- _INSTRUÇÃO A_
Repita sem nenhuma alteração o trecho dos registros que vai da linha que contém "In the context" até a linha que contém "Result: point 483,67", incluindo as duas.

________

Guardei o dinheiro comigo, sabendo que a pessoa que fez isso logo iria se manifestar por sua procura e assim eu podia entregar ao verdadeiro dono.
Assim aconteceu. Como eu moro nas proximidades desse campo baldio, no dia seguinte vi uma movimentação de pessoas procurando algo, aflitas, em torno do local onde encontrei o dinheiro. Entre elas a mais aflita parecia ser um jovem de aparência diferente, parecia ser portador de um retardo mental. Ao me aproximar para saber o motivo de tanto alvoroço, descobri que aquele jovem havia pego o dinheiro que o seu pai, um pedreiro humilde, acabara de receber, 8.500,00 reais, fruto de um trabalho intenso que fizera durante três meses como forma de economizar para reformar sua própria casa que já estava sem condições de moradia. O seu filho de 22 anos que é retardado mental e mora consigo, por tanto ouvir falar da falta de segurança que existe no bairro, da invasão das casas e roubo de dinheiro e objetos domésticos, resolveu ajudar o pai e guardar o dinheiro em local mais seguro, onde somente ele sabia. Agora ele estava confuso, pois pensava ter colocado num buraco que fez nesse campo baldio e não encontra.
Pensei em entregar de imediato o dinheiro achado, mas percebi o clima de ansiedade e agressividade que existia no momento, com o pai vociferando palavras duras, de baixo calão, sobre a inocência do filho. Mesmo que isso representasse a perda do resultado de meses de trabalho pesado, não justifica perante Deus tamanha atitude, talvez justifique perante a maioria dos homens. Como eu me considero como instrumento da vontade de Deus, não poderia entregar o dinheiro nesse contexto, pois pareceria que eu estaria recompensando tanta violência naquele pai de família ferido.

________

- _INSTRUÇÃO B_
Transcreva fielmente o trecho do documento que vai de "Pensei em entregar" até "de família ferido.".

________

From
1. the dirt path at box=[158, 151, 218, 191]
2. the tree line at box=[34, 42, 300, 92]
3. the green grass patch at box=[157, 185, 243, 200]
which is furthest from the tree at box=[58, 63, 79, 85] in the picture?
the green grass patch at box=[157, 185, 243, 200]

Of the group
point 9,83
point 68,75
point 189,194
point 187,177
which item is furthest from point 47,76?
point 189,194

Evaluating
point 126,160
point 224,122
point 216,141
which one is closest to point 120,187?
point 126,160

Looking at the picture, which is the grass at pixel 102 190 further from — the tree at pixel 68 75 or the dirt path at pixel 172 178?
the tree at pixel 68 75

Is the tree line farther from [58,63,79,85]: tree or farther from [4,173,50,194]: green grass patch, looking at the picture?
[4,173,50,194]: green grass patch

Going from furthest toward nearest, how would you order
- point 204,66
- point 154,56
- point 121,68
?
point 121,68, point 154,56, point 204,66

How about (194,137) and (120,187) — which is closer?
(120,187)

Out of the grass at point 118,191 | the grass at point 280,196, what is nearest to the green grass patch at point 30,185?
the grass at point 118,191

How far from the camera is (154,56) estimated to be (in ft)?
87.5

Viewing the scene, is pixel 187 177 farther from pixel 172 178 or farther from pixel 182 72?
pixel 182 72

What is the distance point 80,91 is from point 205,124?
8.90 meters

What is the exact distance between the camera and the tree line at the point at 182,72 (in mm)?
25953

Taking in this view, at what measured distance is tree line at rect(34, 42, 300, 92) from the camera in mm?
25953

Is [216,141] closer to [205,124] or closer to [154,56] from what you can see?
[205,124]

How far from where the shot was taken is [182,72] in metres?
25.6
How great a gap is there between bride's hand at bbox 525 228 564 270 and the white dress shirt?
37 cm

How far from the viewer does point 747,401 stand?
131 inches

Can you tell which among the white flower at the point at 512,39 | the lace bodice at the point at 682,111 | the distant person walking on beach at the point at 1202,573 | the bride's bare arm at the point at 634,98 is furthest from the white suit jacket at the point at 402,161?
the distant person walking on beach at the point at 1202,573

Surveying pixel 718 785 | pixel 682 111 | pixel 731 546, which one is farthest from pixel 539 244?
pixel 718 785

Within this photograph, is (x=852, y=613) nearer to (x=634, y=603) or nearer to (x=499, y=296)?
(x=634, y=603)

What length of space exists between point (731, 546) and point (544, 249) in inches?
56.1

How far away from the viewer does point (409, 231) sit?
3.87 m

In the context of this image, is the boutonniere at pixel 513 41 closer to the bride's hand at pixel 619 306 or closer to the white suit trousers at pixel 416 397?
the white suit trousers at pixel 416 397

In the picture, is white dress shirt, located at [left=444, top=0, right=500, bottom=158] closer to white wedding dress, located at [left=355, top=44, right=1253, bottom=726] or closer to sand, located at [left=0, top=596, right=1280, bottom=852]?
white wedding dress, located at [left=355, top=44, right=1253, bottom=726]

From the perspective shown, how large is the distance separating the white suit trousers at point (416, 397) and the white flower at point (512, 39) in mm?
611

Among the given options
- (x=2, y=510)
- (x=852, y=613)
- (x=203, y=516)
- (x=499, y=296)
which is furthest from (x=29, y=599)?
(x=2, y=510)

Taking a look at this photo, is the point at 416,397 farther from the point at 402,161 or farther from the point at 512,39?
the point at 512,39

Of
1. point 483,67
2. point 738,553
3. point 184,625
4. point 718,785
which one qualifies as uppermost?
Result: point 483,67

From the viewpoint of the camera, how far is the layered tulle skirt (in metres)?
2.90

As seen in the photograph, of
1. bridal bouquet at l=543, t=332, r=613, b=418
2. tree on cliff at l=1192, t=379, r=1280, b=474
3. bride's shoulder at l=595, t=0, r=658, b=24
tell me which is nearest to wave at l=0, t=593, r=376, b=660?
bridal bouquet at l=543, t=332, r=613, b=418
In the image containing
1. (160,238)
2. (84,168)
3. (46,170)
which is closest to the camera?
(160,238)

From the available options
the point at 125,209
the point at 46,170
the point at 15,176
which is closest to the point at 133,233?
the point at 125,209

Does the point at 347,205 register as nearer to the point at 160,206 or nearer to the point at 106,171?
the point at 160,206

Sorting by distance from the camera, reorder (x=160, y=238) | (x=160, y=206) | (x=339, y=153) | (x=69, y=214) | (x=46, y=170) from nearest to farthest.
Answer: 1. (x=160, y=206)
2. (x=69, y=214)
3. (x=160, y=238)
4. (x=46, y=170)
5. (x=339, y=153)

________

- _RESPOSTA ESPERADA A_
In the context of this image, is the boutonniere at pixel 513 41 closer to the bride's hand at pixel 619 306 or closer to the white suit trousers at pixel 416 397?
the white suit trousers at pixel 416 397

In the picture, is white dress shirt, located at [left=444, top=0, right=500, bottom=158] closer to white wedding dress, located at [left=355, top=44, right=1253, bottom=726] or closer to sand, located at [left=0, top=596, right=1280, bottom=852]?
white wedding dress, located at [left=355, top=44, right=1253, bottom=726]

From the perspective shown, how large is the distance separating the white suit trousers at point (416, 397) and the white flower at point (512, 39) in mm?
611

Among the given options
- (x=2, y=510)
- (x=852, y=613)
- (x=203, y=516)
- (x=499, y=296)
which is furthest from (x=29, y=599)?
(x=2, y=510)

Taking a look at this photo, is the point at 416,397 farther from the point at 402,161 or farther from the point at 512,39?
the point at 512,39

Of
1. point 483,67
2. point 738,553
3. point 184,625
4. point 718,785
which one qualifies as uppermost?
Result: point 483,67

- _RESPOSTA ESPERADA B_
Pensei em entregar de imediato o dinheiro achado, mas percebi o clima de ansiedade e agressividade que existia no momento, com o pai vociferando palavras duras, de baixo calão, sobre a inocência do filho. Mesmo que isso representasse a perda do resultado de meses de trabalho pesado, não justifica perante Deus tamanha atitude, talvez justifique perante a maioria dos homens. Como eu me considero como instrumento da vontade de Deus, não poderia entregar o dinheiro nesse contexto, pois pareceria que eu estaria recompensando tanta violência naquele pai de família ferido.